According to recent press reports, Virginia now lives in Las Vegas in a car Demi bought her eight years ago. And is she bitter at the estrangement? "I still have to thank Demi and Bruce for providing me with a roof over my head, even if it is only a car roof."
Demi can well afford to gush over her own strengths as a mother. "I'm very maternal and think that I'm a grounding force."
Her protective instincts extend to such incidents as the time, according to reports, when she complained in a Baltimore hotel after an off-duty chef ordered daughter Scout out of the Jacuzzi, while on another occasion, a cleaner was dismissed for using bad language in front of Rumer.

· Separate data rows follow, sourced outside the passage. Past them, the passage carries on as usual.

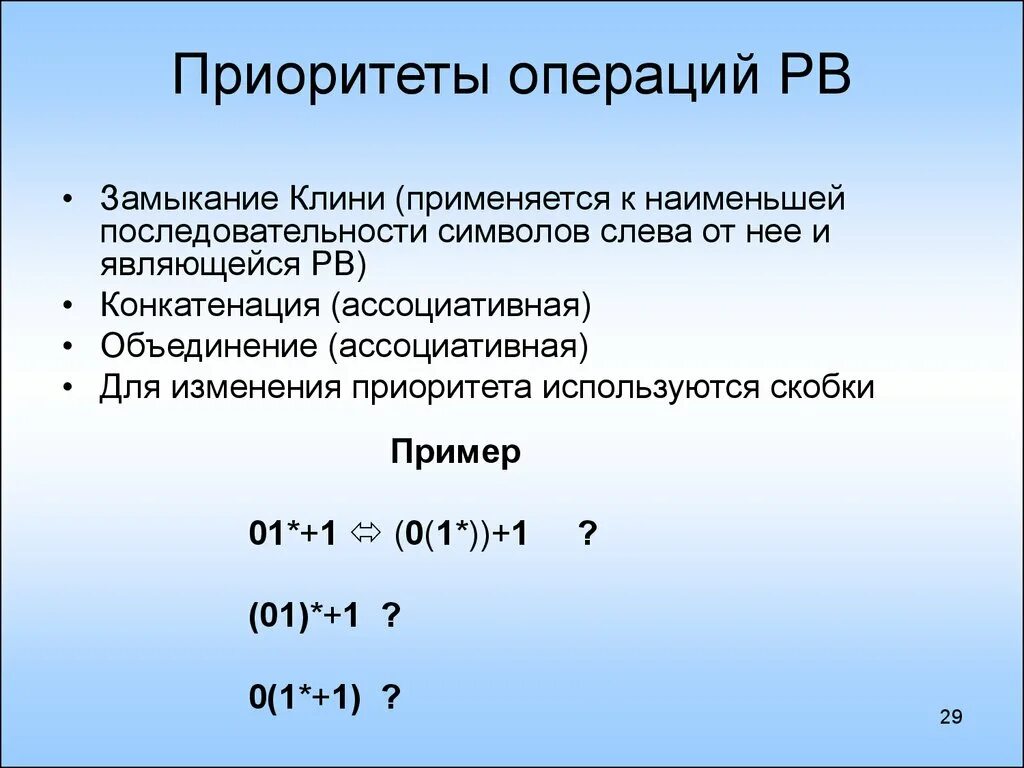 Приоритеты операций РВ

• Замыкание Клини (применяется к наименьшей последовательности символов слева от нее и являющейся РВ)
• Конкатенация (ассоциативная)
• Объединение (ассоциативная)
• Для изменения приоритета используются скобки

Пример

01*+1 ⇔ (0(1*))+1 ?

(01)*+1 ?

0(1*+1) ?

29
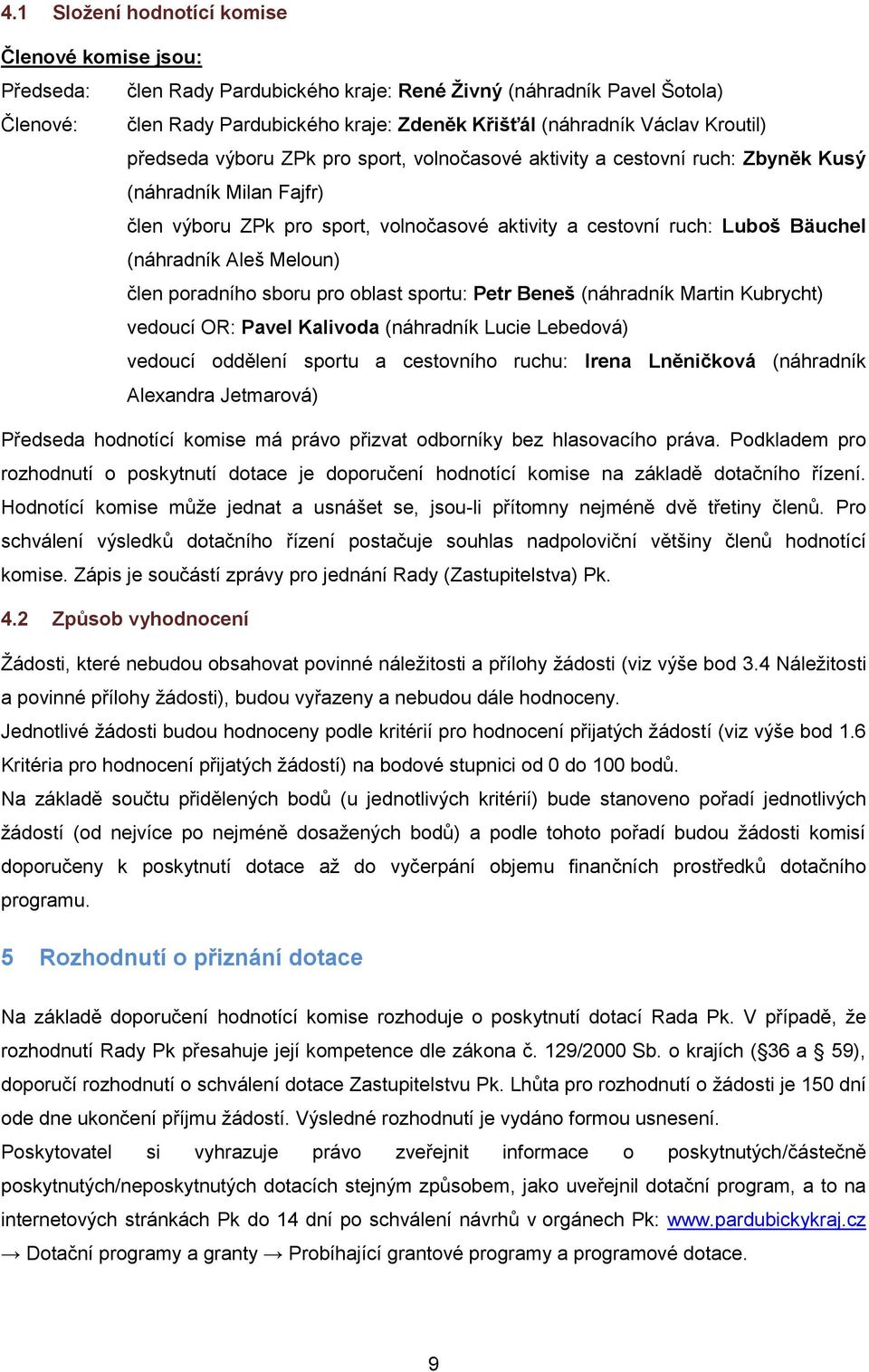 4.1 Složení hodnotící komise

Členové komise jsou:

Předseda: člen Rady Pardubického kraje: René Živný (náhradník Pavel Šotola)

Členové: člen Rady Pardubického kraje: Zdeněk Křišťál (náhradník Václav Kroutil)
předseda výboru ZPk pro sport, volnočasové aktivity a cestovní ruch: Zbyněk Kusý (náhradník Milan Fajfr)
člen výboru ZPk pro sport, volnočasové aktivity a cestovní ruch: Luboš Bäuchel (náhradník Aleš Meloun)
člen poradního sboru pro oblast sportu: Petr Beneš (náhradník Martin Kubrycht)
vedoucí OR: Pavel Kalivoda (náhradník Lucie Lebedová)
vedoucí oddělení sportu a cestovního ruchu: Irena Lněničková (náhradník Alexandra Jetmarová)

Předseda hodnotící komise má právo přizvat odborníky bez hlasovacího práva. Podkladem pro rozhodnutí o poskytnutí dotace je doporučení hodnotící komise na základě dotačního řízení. Hodnotící komise může jednat a usnášet se, jsou-li přítomny nejméně dvě třetiny členů. Pro schválení výsledků dotačního řízení postačuje souhlas nadpoloviční většiny členů hodnotící komise. Zápis je součástí zprávy pro jednání Rady (Zastupitelstva) Pk.

4.2 Způsob vyhodnocení

Žádosti, které nebudou obsahovat povinné náležitosti a přílohy žádosti (viz výše bod 3.4 Náležitosti a povinné přílohy žádosti), budou vyřazeny a nebudou dále hodnoceny.
Jednotlivé žádosti budou hodnoceny podle kritérií pro hodnocení přijatých žádostí (viz výše bod 1.6 Kritéria pro hodnocení přijatých žádostí) na bodové stupnici od 0 do 100 bodů.
Na základě součtu přidělených bodů (u jednotlivých kritérií) bude stanoveno pořadí jednotlivých žádostí (od nejvíce po nejméně dosažených bodů) a podle tohoto pořadí budou žádosti komisí doporučeny k poskytnutí dotace až do vyčerpání objemu finančních prostředků dotačního programu.

5 Rozhodnutí o přiznání dotace

Na základě doporučení hodnotící komise rozhoduje o poskytnutí dotací Rada Pk. V případě, že rozhodnutí Rady Pk přesahuje její kompetence dle zákona č. 129/2000 Sb. o krajích (§36 a § 59), doporučí rozhodnutí o schválení dotace Zastupitelstvu Pk. Lhůta pro rozhodnutí o žádosti je 150 dní ode dne ukončení příjmu žádostí. Výsledné rozhodnutí je vydáno formou usnesení.
Poskytovatel si vyhrazuje právo zveřejnit informace o poskytnutých/částečně poskytnutých/neposkytnutých dotacích stejným způsobem, jako uveřejnil dotační program, a to na internetových stránkách Pk do 14 dní po schválení návrhů v orgánech Pk: www.pardubickykraj.cz → Dotační programy a granty → Probíhající grantové programy a programové dotace.

9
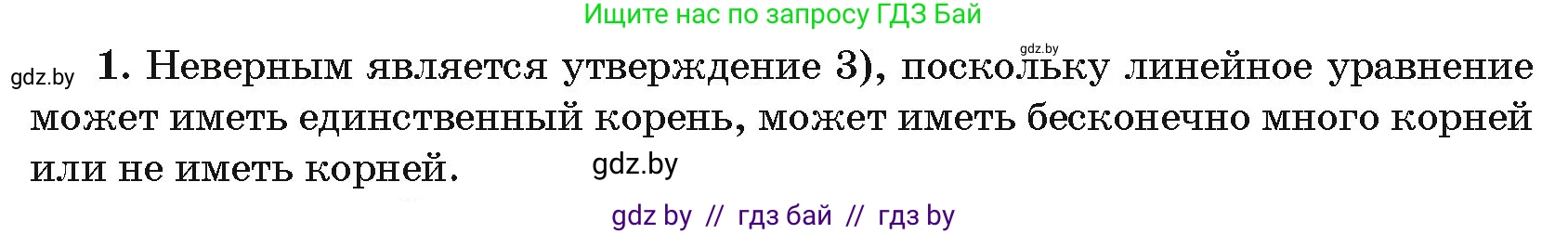 Ищите нас по запросу ГДЗ Бай

gdz.by

gdz.by 1. Неверным является утверждение 3), поскольку линейное уравнение может иметь единственный корень, может иметь бесконечно много корней или не иметь корней.

gdz.by

gdz by // гдз бай // гдз by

Just as long as the little darlings don't worry about Mommy stripping off for the benefit of millions and her bank account, they should grow up to be perfectly well-adjusted.
And what of the adolescent Moore? As she now says: "From the very beginning, I would assess people who were successful and wonder how they got where they were."
Armed only with this ambition, at 15, she went out and got herself an agent. When times were tough, she posed for girlie mag Oui - pictures which have come back to haunt her. Being body-painted for Vanity Fair is, presumably, altogether different.
But the fight to be mistress of her own destiny goes on. In a recent interview with The Guardian, Ms Moore sets out her current mission: "For me, a true feminist is a woman who is for women; somebody who appreciates a woman who chooses for herself . . . isn't the goal of feminism to expand ourselves, allow us to reach beyond our limitations?" Quite so.